Daraus resultieren verschiedene Aspekte für die Beratungskräfte:

• Die langen Wartezeiten für eine Schuldnerberatung bedeuten von Beginn an ein Machtgefälle zwischen Beratungskraft und Ratsuchendem. Die Beratungskraft bietet eine knappe Ressource an, die in dieser Qualität und kostenfrei an anderer Stelle nicht zu bekommen ist. Das heißt, die Ratsuchenden haben in der Regel keine Wahl bezüglich der Beratungsstelle und des / der Schuldnerberater*in. Es ist wichtig, sich dieses Machtgefälle als Beratungskraft bewusst zu machen.

• Aus dem Wunsch des „schnellen Helfen-Wollens“ aber aufgrund mangelnder Kapazitäten nicht „Helfen-Könnens“ kann ein Überlastungsgefühl und der Eindruck mangelnder Wirksamkeit bei der Beratungskraft entstehen.

• Der Druck der Warteliste führt zu einer ständigen Abwägung, die man verkürzt so beschreiben kann: Bekommen durch meine Beratung mehr Personen eine schnelle Schuldenregulierung mit dem Risiko, dass sich in der Zukunft schnell wieder neue Schulden bilden (weil bspw. Einnahmen und Ausgaben nach wie vor im Ungleichgewicht sind und grundlegende Probleme beim Umgang mit Geld ungeregelt bleiben)? Oder berate ich eine kleinere Anzahl von Menschen nach allen erforderlichen Aspekten der Sozialen Schuldnerberatung und kann diesen Personen dadurch eine langfristige Perspektive für ein schuldenfreies Leben ermöglichen?

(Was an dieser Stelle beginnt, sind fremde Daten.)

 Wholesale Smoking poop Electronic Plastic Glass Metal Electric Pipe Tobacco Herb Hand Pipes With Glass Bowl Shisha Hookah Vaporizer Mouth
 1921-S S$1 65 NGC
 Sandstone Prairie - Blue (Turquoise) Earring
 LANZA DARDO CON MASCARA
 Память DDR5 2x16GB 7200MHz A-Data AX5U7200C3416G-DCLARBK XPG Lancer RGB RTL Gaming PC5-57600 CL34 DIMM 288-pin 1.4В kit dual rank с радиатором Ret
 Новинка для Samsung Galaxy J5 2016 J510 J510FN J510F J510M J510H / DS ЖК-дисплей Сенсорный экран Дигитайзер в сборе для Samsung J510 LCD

• Im Beratungsalltag der Sozialen Schuldnerberatung wird einige Zeit in die Information an den nachfragenden Ratsuchenden über die voraussichtliche Dauer der Wartezeit und darüber, wie sich diese sinnvoll überbrücken und aushalten lässt, verwandt. In akuten Fällen wird der Existenzsicherung (z.B. bei Mietschulden, drohende Stromsperre) und gegebenenfalls dem Pfändungsschutz (z.B. P-Konto-Bescheinigung) Vorrang gegeben, während die dauerhafte Schuldenregulierung weiter warten muss. Hierauf müssen zeitliche Kapazitäten verwendet werden, die an den laufenden Fällen abgehen.

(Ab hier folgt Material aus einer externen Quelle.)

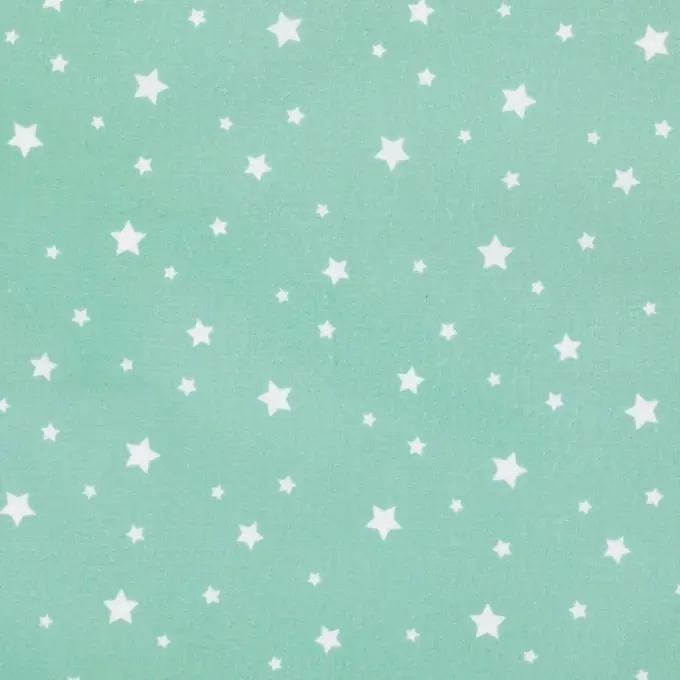 Sternenmuster Cretonne Beschichteter Stoff 150 cm Breit Neu Im Sortiment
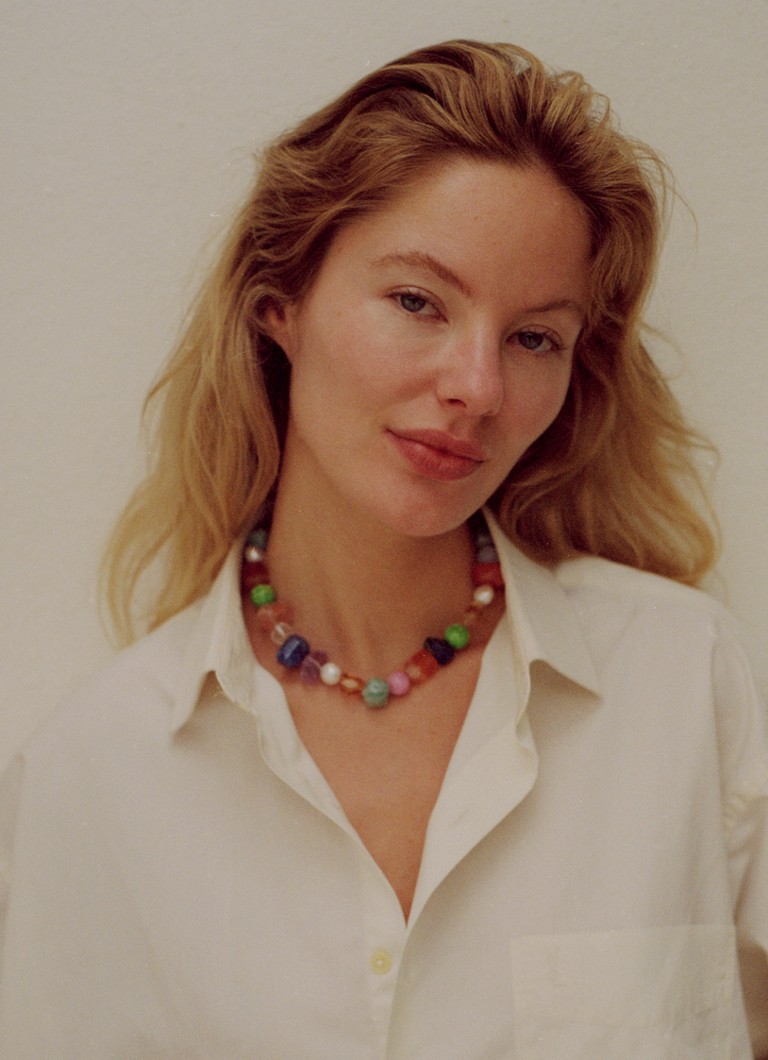 ANNI LU Rock My World necklace gold plated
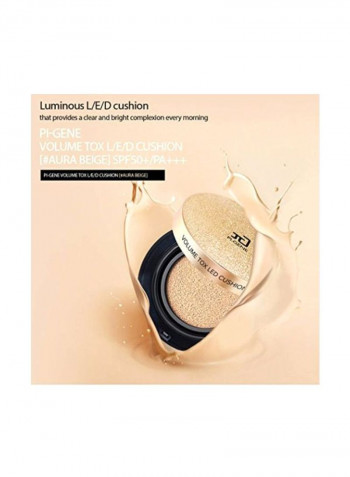 Volume Tox LED Face Cushion SPF 50+  PA+++ Aura Beige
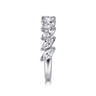 Fancy Wedding Ring in 14k White Gold with Marquise Natural Diamond at Gabriel & Co.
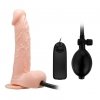 Pompowane wibrujące dildo na przyssawce baile 19 cm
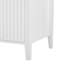Buffet U-Style à 3 portes avec pieds en pin massif, armoire de rangement à finition peinte de style américain pour le salon, l'entrée, la cuisine et le bureau à domicile.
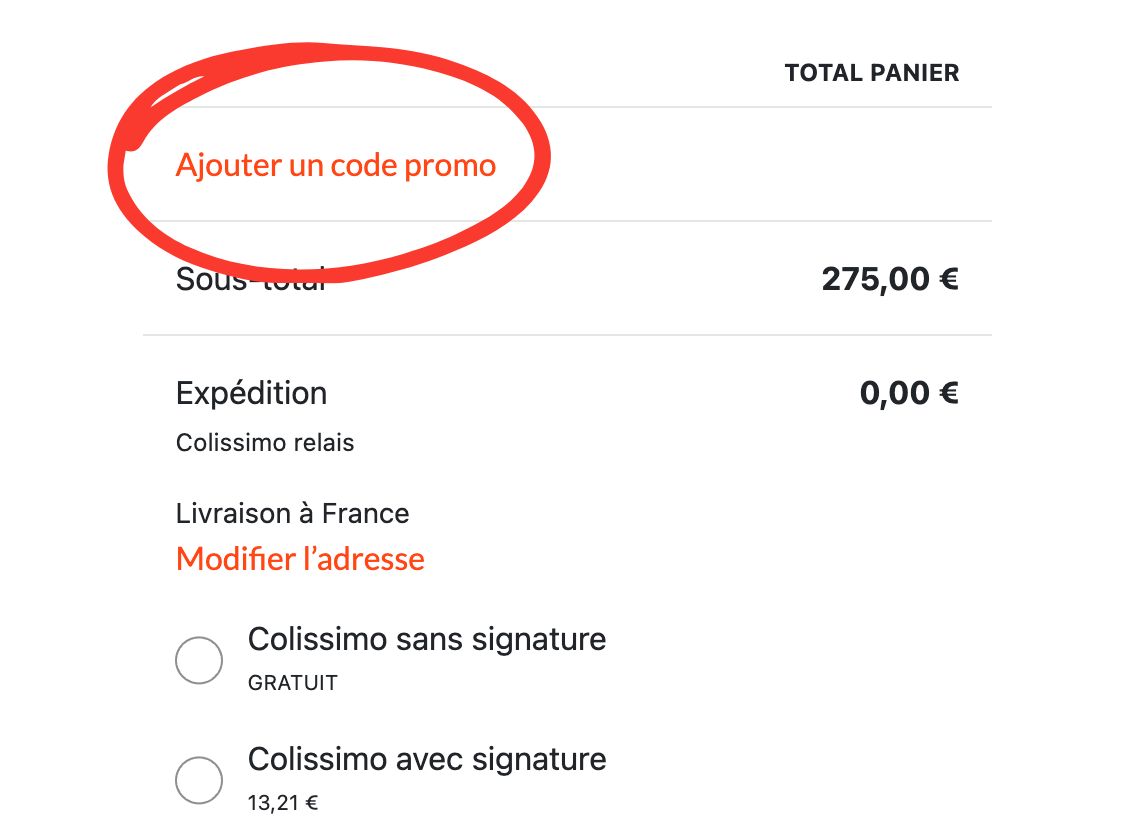 Code promo panier La Boutique du Pro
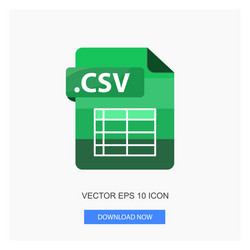 document formats csv file paper green tone color vector image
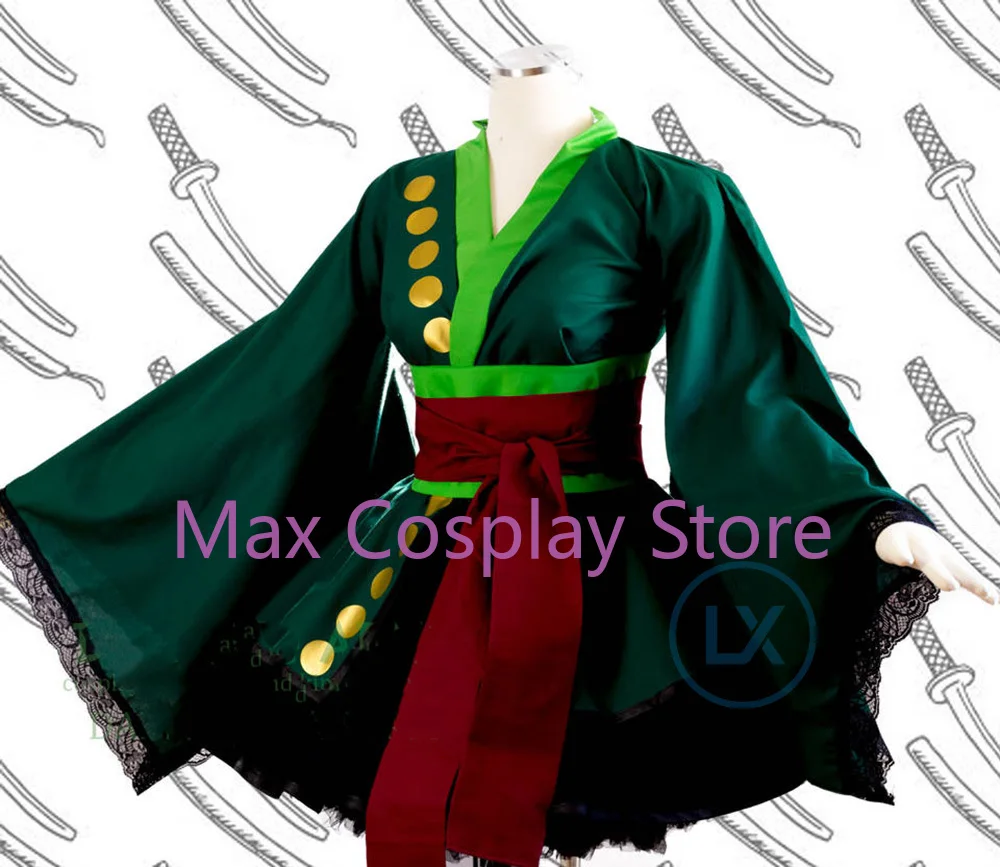 Kostum Cosplay Anime Max Zoro  - Anime Zoro Cosplay Female ulasan dan harga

• Das ständige Ungleichgewicht zwischen Beratungskapazitäten und der Zahl der Anfragen führt zu einem „Filtern“ in der Wartesituation. Die Beratungsstellen versuchen besonders dringende, stark existenzgefährdete Fälle schneller zu beraten. Beispielsweise werden Personen, die suizidal sind, an vielen Stellen direkt in die Beratung aufgenommen. Oder es gibt eine spezielle Beratung für bestimmte Zielgruppen, z.B. junge Menschen unter 25 Jahre, die über eine Jugendschuldnerberatung einen schnelleren Zugang zu Beratungsterminen bekommen. Hier sind die Beratungskräfte und die Beratungsstellen aufgrund des Mangels gezwungen, Urteile und Entscheidungen zu fällen zugunsten Einzelner oder bestimmter Gruppen, während andere Wartende das Nachsehen haben.

Lange Wartezeiten für die Ratsuchenden führen dazu, dass sich die Beratungskraft gegen diese Situation abgrenzen können muss, um nicht in eine dauerhafte Überlastungssituation zu geraten und die Motivation für diese wertvolle Arbeit zu verlieren. Eine bedarfsgerechte personelle und finanzielle Ausstattung der Schuldnerberatungsstellen würde die Situation von vielen in finanzielle Not geratene Menschen und deren Umfeld erleichtern und ihnen eine Perspektive ermöglichen. Und damit auch die Belastung der Beratungskräfte reduzieren.
Deshalb unterstützen wir an dieser Stelle ausdrücklich die Forderung nach einem Recht auf kostenlose und schnelle Soziale Schuldnerberatung für alle.